SOURCE TEXT -

....................

I once took an exam in which I had to write an essay on the connection between intelligence and eccentricity.
I argued that wisdom and foolishness are often closer than we think but the trouble was I had no actual evidence to prove my point. So, in the true spirit of every student who has not done enough work, I made something up. Specifically, I concocted the story of an eminent 18th century magistrate in St Albans, whose judgements were acclaimed for their wisdom but whose foolish custom it was to ride to court on a cow. I named this fictional person after my actual friend Richard Tarrant, to whom I would now, forty years later, like to apologise.
It was hardly the funniest joke ever, but April 1st is a dangerous day to claim to have made the funniest joke ever, because much funnier jokes are happening all around us. Everybody’s hilarious on April Fools’ Day, from the BBC to the child who put a rubber spider in your bed.
On the other hand, that also makes April 1st a dangerous time to come here and attempt to say anything serious, because April 1st is the day when seriousness is absolutely not the issue. It’s the precise opposite: April Fools’ is the birthday of the absurd, the anniversary of the ridiculous, the feast day of fun. It’s the Ken Dodd of days.
Strangely, St Paul wrote a letter to his friends in the city of Corinth in which he made the spectacular claim that Jesus himself is a joke, and possibly the funniest joke of all time.

....................

TASK REQUIREMENTS -
(a) In the text about April Fools' Day, how did the made-up 18th-century magistrate get to court?
(b) Reproduce word for word the part of the text about April Fools' Day that opens with the words containing "It was hardly" and closes with "in your bed.".

INFORMATION SHOWN -
....................

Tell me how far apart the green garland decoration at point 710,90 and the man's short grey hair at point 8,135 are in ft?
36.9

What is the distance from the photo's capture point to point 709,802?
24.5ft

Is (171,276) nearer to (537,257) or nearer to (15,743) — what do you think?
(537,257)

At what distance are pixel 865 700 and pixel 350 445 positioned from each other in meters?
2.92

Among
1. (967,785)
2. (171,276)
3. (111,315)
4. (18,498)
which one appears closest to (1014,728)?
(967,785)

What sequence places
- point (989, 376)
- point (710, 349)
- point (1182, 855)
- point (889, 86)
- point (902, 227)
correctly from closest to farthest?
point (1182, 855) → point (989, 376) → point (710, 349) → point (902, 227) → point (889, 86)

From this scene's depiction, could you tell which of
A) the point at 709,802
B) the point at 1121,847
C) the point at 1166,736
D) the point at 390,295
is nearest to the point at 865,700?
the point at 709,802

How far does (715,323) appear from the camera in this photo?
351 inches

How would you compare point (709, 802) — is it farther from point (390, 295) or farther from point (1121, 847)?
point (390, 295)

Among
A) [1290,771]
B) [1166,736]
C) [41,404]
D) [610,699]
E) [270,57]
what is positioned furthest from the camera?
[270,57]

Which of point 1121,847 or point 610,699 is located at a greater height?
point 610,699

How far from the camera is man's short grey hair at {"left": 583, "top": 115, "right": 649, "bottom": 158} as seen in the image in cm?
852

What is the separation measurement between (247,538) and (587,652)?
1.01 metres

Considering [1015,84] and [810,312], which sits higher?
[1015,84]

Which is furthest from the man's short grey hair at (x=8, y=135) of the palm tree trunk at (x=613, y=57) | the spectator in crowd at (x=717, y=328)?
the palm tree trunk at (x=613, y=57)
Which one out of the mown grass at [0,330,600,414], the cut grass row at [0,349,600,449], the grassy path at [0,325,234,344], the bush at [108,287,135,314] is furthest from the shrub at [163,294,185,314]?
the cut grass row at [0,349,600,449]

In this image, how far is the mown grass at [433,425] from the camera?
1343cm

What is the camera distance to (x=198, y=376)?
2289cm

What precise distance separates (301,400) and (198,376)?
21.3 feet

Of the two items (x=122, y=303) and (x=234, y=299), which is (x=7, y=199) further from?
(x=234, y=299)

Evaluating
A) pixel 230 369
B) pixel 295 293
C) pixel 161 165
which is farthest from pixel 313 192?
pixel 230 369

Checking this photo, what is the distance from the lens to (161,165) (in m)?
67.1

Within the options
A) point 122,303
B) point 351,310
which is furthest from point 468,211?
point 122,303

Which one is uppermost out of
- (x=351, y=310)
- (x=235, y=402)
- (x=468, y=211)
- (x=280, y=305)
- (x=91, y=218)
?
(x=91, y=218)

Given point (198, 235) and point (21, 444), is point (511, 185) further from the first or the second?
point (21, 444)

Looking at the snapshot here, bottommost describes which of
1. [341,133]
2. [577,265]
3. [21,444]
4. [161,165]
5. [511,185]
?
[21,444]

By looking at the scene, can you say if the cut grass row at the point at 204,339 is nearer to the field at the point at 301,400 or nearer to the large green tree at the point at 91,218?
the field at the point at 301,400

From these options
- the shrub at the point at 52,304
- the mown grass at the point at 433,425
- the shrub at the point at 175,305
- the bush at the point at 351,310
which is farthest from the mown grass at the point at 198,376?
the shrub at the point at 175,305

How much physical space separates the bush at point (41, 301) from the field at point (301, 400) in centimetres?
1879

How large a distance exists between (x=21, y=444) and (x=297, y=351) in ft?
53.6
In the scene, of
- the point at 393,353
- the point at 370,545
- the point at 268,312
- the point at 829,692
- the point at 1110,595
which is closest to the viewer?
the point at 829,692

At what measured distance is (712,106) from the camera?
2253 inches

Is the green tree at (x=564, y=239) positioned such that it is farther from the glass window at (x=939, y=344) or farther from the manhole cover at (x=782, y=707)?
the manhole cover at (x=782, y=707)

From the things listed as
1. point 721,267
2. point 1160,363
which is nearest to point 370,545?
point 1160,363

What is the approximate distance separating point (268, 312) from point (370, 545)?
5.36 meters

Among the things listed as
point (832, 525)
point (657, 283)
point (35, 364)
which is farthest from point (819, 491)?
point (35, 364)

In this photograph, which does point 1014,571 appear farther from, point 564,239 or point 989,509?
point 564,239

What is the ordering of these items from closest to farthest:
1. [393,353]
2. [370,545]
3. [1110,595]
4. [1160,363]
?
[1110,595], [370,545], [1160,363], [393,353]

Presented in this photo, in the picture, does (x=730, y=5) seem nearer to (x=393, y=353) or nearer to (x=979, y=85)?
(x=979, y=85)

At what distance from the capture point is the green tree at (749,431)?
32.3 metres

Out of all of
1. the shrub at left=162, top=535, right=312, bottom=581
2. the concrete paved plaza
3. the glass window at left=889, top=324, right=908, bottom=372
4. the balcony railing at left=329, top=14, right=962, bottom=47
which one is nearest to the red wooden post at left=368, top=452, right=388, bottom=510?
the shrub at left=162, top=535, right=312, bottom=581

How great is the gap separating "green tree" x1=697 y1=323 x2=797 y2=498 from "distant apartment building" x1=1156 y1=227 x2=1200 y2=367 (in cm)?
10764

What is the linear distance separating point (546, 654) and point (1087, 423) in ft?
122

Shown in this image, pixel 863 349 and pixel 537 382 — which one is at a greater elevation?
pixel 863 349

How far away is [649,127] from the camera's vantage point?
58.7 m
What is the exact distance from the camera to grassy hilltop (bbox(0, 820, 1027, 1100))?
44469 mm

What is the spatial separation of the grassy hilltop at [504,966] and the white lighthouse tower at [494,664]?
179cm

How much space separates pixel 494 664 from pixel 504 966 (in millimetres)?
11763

....................

SOLUTIONS PER TASK -
(a) By riding on a cow.

(b)
It was hardly the funniest joke ever, but April 1st is a dangerous day to claim to have made the funniest joke ever, because much funnier jokes are happening all around us. Everybody’s hilarious on April Fools’ Day, from the BBC to the child who put a rubber spider in your bed.